Prejudicieel Geschil menurut Kamus Fockema Andrea (1983:410) adalah masalah (biasanya perdata) yang harus dipecahkan terlebih dahulu sebelum dapat mulai mengadili pokok perkara. Dibedakan antara question pre judicielles a l action (masalah dipecahkan lebih dahulu sebelum bertindak) dan question prejudicielles au judgement (masalah dipecahkan dahulu sebelum mengambil keputusan).
Mahkamah Agung telah mamberikan pengertian Prejudicieel Geschil melalui SEMA Nomor 04 Tahun 1980,sebagai berikut:
1. Prejudiciel geschil ini ada yang merupakan question pre judicielles a l action dan ada yang merupakan question prejudicielles au judgement .
2. question pre judicielles a l action adalah mengenai perbuatan-perbuatan pidana tertentu yang disebut dalam KUHP (antara lain Pasal 284 KUHP). Dalam hal ini diputuskan ketentuan perdata dulu sebelum dipertimbangkan tuntutan pidana;
3. question prejudicielles au judgement menyangkut permasalahan yang diatur dalam Pasal 81 KUHP. Pasal tersebut sekadar memberikan kewenangan, bukan kewajiban, kepada Hakim Pidana untuk menangguhkan pemeriksaan, menunggu putusan hakim perdata mengenai persengketaannya.
5. Diminta perhatian, bahwa andaikan hakim hendak mempergunakan lembaga hukum ini, Hakim Pidana tidak terikat pada Hakim Putusan Perdata yang bersangkutan seperti dinyatakan dalam Peraturan Mahkamah Agung Nomor 1 Tahun 1956.

_ _ _ _

### PERINTAH
Dalam bacaan tentang Prejudicieel Geschil, pasal KUHP mana yang disebut sebagai salah satu contoh perbuatan pidana untuk question pre judicielles a l action? Materi berikut berdiri sendiri dan terpisah dari bacaan.

Butir penalaran spasial visual:

_ _ _ _

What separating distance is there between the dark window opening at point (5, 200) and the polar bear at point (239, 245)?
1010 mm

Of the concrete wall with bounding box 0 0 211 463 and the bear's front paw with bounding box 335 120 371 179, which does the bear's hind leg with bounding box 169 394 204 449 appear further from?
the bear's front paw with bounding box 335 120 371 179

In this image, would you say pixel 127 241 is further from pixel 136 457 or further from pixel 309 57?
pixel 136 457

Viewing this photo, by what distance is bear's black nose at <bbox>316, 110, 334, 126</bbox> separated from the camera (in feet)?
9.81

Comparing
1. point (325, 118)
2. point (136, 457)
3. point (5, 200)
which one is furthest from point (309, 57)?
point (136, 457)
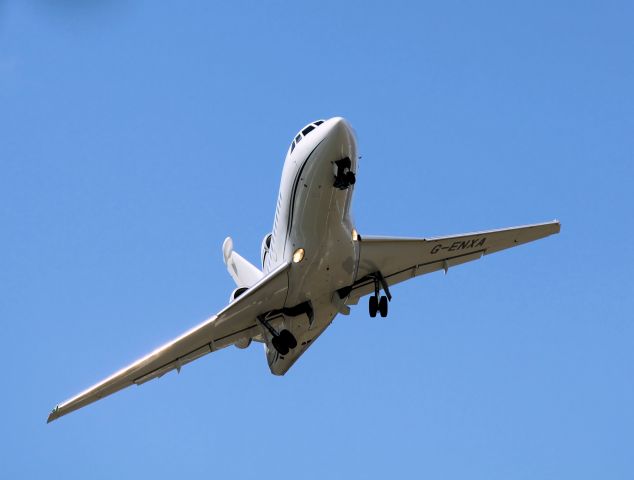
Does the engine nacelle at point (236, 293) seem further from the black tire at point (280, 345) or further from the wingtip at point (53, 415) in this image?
the wingtip at point (53, 415)

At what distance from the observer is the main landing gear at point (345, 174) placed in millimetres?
32719

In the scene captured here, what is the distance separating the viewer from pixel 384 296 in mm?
38250

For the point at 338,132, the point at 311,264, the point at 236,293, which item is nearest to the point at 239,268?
the point at 236,293

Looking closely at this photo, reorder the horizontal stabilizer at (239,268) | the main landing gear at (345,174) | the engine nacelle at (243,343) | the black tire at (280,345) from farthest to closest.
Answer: the horizontal stabilizer at (239,268)
the engine nacelle at (243,343)
the black tire at (280,345)
the main landing gear at (345,174)

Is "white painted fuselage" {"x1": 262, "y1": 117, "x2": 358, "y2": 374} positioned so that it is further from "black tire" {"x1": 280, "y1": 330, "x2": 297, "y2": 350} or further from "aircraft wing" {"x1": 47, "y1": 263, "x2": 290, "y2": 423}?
"aircraft wing" {"x1": 47, "y1": 263, "x2": 290, "y2": 423}

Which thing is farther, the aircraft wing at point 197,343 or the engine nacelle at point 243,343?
the engine nacelle at point 243,343

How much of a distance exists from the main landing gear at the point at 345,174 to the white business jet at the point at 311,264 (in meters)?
0.03

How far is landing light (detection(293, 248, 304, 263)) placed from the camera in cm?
3487

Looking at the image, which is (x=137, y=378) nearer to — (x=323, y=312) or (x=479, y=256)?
(x=323, y=312)

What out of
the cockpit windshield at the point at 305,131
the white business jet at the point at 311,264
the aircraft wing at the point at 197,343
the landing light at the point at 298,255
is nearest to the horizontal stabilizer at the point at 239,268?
the white business jet at the point at 311,264

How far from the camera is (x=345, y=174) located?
108 feet

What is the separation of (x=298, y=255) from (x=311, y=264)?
0.54m

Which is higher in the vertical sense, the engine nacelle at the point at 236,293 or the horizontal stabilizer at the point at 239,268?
the horizontal stabilizer at the point at 239,268

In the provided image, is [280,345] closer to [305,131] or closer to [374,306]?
[374,306]
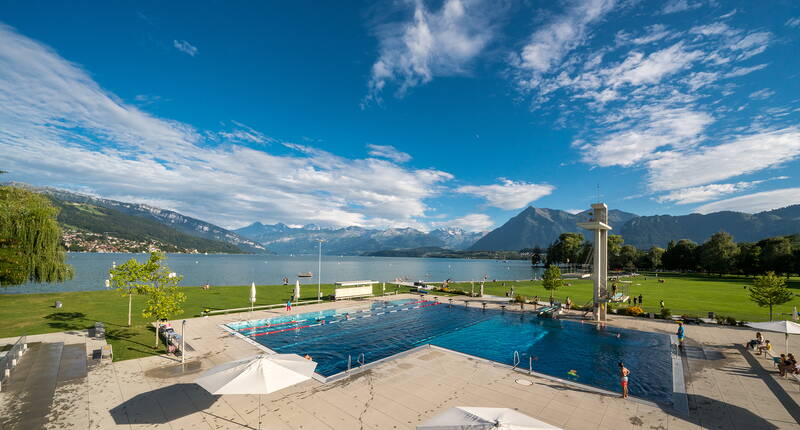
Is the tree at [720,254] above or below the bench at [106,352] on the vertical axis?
above

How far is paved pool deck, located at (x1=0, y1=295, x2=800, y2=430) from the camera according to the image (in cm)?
912

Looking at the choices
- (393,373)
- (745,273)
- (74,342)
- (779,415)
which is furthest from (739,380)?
(745,273)

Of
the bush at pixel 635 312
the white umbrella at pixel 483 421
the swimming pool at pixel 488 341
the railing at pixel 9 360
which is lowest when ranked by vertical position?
the swimming pool at pixel 488 341

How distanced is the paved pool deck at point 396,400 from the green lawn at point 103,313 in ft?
11.6

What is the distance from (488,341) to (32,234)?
118 ft

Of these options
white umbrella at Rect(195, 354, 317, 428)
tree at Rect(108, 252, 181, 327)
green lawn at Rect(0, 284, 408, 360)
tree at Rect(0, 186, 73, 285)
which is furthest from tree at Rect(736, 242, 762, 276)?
tree at Rect(0, 186, 73, 285)

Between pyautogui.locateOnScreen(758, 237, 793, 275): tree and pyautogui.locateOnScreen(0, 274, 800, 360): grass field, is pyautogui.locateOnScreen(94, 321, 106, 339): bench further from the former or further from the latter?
pyautogui.locateOnScreen(758, 237, 793, 275): tree

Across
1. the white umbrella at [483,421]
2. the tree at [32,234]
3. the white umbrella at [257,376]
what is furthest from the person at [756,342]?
the tree at [32,234]

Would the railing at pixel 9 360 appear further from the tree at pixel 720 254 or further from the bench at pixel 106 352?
the tree at pixel 720 254

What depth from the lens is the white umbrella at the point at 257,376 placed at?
8094 millimetres

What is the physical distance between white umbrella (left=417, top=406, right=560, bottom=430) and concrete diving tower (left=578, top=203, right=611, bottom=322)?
22.5 m

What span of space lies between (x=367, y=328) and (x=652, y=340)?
19264 mm

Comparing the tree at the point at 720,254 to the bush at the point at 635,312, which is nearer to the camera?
the bush at the point at 635,312

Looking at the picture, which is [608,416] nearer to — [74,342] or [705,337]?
[705,337]
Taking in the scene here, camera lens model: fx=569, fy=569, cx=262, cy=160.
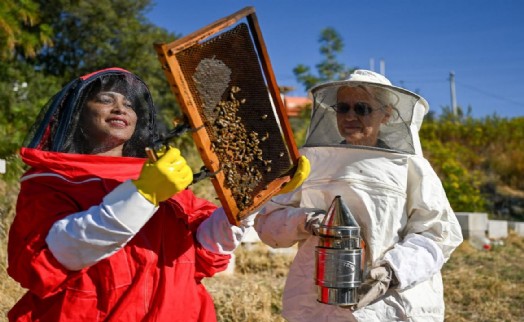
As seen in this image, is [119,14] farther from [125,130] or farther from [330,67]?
[125,130]

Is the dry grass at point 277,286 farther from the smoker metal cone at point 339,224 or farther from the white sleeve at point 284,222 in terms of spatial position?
the smoker metal cone at point 339,224

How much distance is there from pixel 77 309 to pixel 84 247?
0.25 meters

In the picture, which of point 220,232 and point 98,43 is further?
point 98,43

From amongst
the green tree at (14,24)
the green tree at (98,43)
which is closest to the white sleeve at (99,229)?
the green tree at (14,24)

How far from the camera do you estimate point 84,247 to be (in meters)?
1.75

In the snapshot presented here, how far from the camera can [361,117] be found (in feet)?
8.94

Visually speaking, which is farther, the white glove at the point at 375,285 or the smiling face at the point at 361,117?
the smiling face at the point at 361,117

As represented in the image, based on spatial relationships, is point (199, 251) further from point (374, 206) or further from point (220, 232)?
point (374, 206)

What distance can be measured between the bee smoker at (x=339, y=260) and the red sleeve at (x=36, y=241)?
96 centimetres

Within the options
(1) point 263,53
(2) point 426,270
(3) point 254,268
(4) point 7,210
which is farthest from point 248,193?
(3) point 254,268

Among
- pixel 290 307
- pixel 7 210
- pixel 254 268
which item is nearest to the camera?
pixel 290 307

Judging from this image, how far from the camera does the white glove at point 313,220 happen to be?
8.02ft

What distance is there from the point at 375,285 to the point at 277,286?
3435 mm

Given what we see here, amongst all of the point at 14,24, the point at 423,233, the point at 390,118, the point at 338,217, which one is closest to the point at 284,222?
the point at 338,217
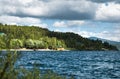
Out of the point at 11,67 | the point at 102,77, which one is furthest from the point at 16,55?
the point at 102,77

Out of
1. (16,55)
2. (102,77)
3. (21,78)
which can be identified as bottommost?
(102,77)

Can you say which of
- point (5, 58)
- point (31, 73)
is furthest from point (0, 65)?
point (31, 73)

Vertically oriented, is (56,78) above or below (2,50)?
below

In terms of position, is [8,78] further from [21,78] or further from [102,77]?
[102,77]

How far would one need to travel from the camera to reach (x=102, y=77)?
47625 mm

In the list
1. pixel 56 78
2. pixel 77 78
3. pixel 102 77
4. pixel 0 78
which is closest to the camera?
pixel 0 78

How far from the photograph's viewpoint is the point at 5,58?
13.2 meters

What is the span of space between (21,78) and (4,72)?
45.6 inches

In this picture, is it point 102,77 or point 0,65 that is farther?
point 102,77

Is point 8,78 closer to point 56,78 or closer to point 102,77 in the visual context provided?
point 56,78

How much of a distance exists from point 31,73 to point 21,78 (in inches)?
24.4

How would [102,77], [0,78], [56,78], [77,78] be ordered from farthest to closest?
[102,77], [77,78], [56,78], [0,78]

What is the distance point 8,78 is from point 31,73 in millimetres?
922

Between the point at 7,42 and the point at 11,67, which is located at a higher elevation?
the point at 7,42
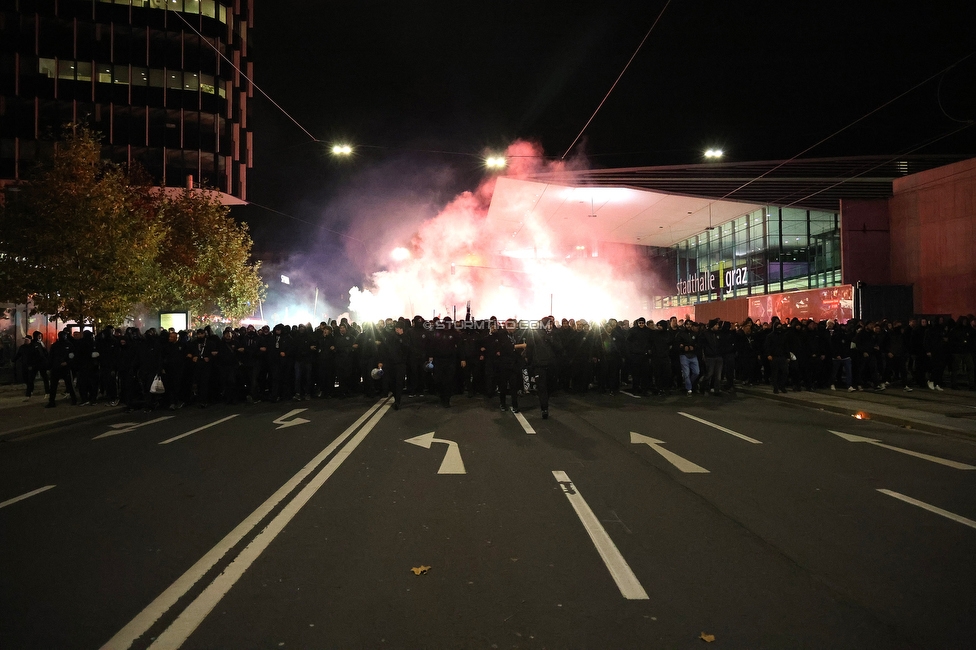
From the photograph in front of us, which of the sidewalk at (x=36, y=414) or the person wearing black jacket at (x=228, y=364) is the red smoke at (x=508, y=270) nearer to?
the person wearing black jacket at (x=228, y=364)

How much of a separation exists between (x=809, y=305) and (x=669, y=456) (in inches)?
721

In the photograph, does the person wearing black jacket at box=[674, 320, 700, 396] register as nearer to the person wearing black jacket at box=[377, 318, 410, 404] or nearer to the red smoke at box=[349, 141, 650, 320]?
the person wearing black jacket at box=[377, 318, 410, 404]

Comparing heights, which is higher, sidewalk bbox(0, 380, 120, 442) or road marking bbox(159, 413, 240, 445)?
sidewalk bbox(0, 380, 120, 442)

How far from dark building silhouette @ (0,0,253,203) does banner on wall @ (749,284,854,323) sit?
1550 inches

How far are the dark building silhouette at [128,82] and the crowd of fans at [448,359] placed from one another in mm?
33173

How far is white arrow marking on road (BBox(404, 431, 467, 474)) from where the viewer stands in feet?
24.5

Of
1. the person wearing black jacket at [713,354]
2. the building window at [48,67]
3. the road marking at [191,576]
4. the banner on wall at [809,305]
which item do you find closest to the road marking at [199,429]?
the road marking at [191,576]

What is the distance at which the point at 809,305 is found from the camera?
933 inches

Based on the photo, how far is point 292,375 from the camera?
1551 cm

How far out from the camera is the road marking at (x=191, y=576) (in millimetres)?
3447

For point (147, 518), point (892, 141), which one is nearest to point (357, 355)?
point (147, 518)

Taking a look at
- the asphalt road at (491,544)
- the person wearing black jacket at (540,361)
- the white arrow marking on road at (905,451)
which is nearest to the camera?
the asphalt road at (491,544)

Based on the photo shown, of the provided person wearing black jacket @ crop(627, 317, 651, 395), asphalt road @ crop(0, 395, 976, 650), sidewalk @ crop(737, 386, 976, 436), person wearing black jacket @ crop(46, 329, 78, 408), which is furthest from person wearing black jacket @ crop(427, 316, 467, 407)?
person wearing black jacket @ crop(46, 329, 78, 408)

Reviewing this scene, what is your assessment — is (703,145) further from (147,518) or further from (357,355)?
(147,518)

_ _ _ _

### HASIL TUGAS
Pasal 284 KUHP.